BEGIN

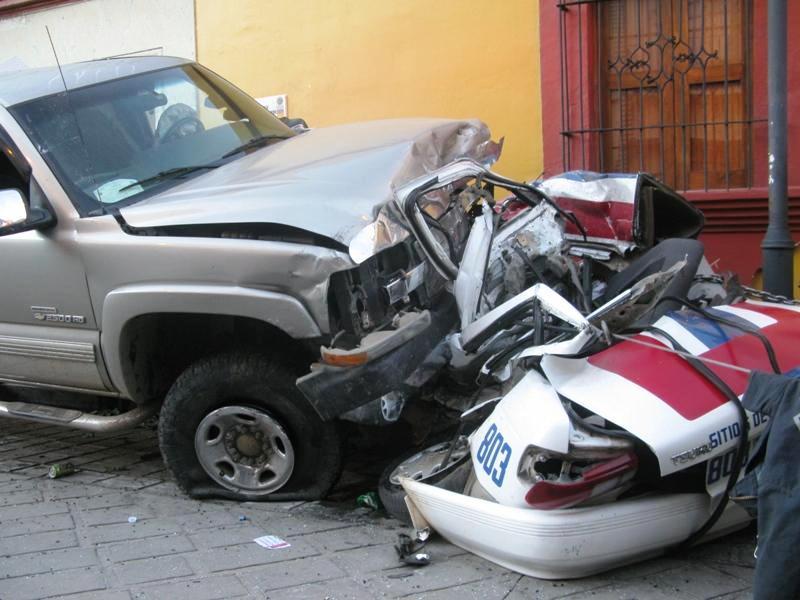 Mata a dos, ebrio conductor que aplasta taxi; municipales de Oaxaca libera a uno de los inculpados y alteran escena del crimen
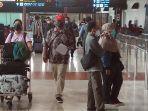 bandara-soekarno-hatta-lenggang-jelang-larangan-mudik-lebaran_20210505_213328.jpg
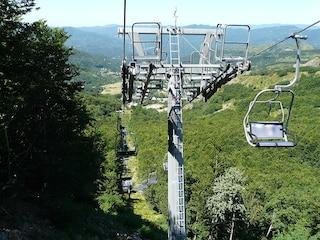 Santo Stefano d'Aveto, gli impianti sulle piste che funzionano in inverno ed estate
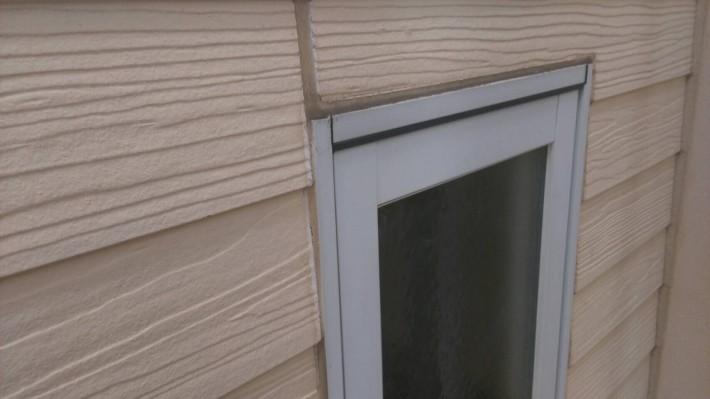 施工前 窓廻り部分は劣化少なく動きも少ないため為、既存シーリングの上からの打ち増しです。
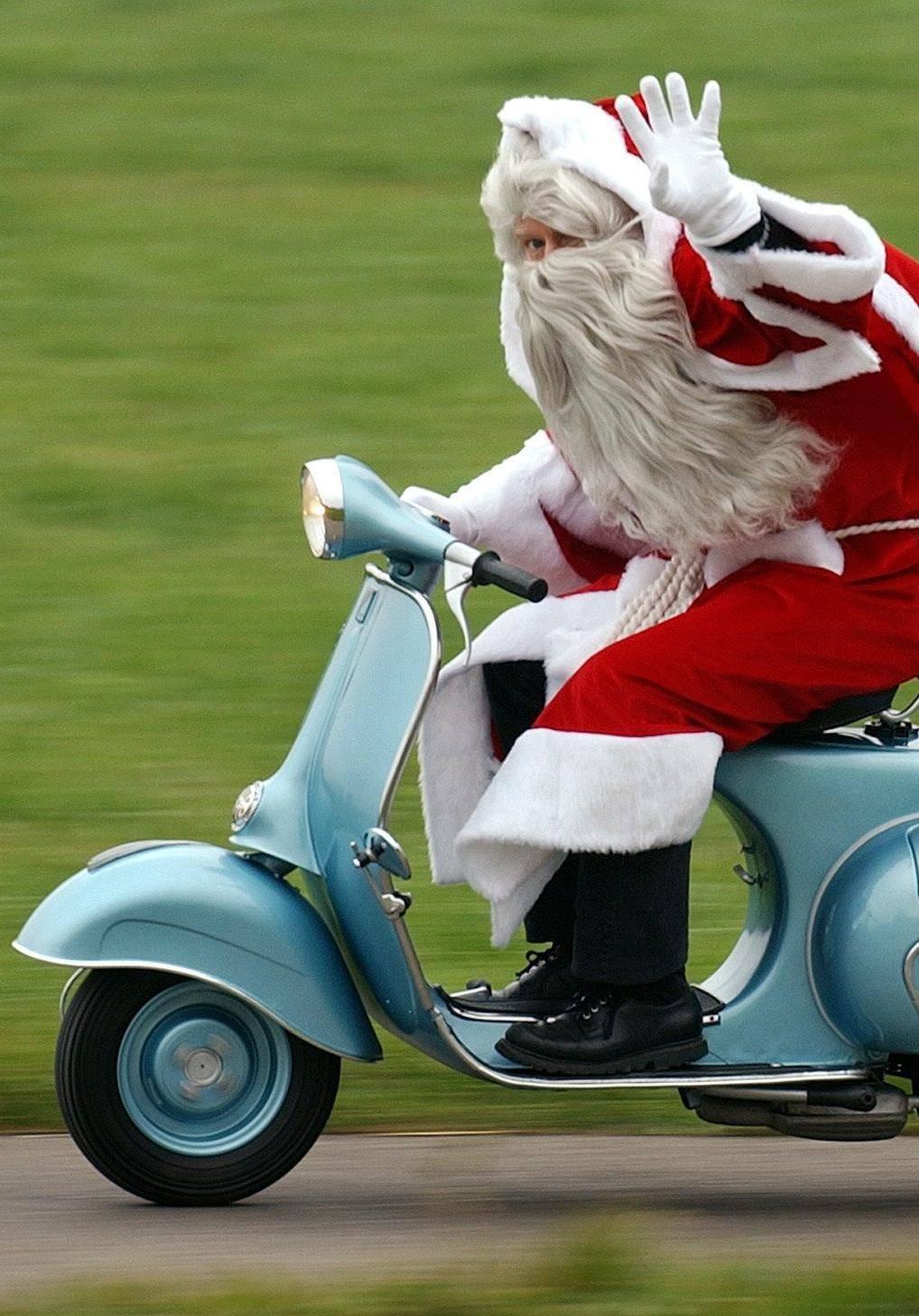 Abeti addobbati, Babbo Natale e luminarie: ad Alassio è già dicembre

END

▶ **HOW TO COMPLETE THIS TASK**:
Copy out nothing but text: transcribe the listing exactly and skip each picture.

▶ **ANSWER TO THIS EXERCISE**:
 Mata a dos, ebrio conductor que aplasta taxi; municipales de Oaxaca libera a uno de los inculpados y alteran escena del crimen
 bandara-soekarno-hatta-lenggang-jelang-larangan-mudik-lebaran_20210505_213328.jpg
 Santo Stefano d'Aveto, gli impianti sulle piste che funzionano in inverno ed estate
 施工前 窓廻り部分は劣化少なく動きも少ないため為、既存シーリングの上からの打ち増しです。
 Abeti addobbati, Babbo Natale e luminarie: ad Alassio è già dicembre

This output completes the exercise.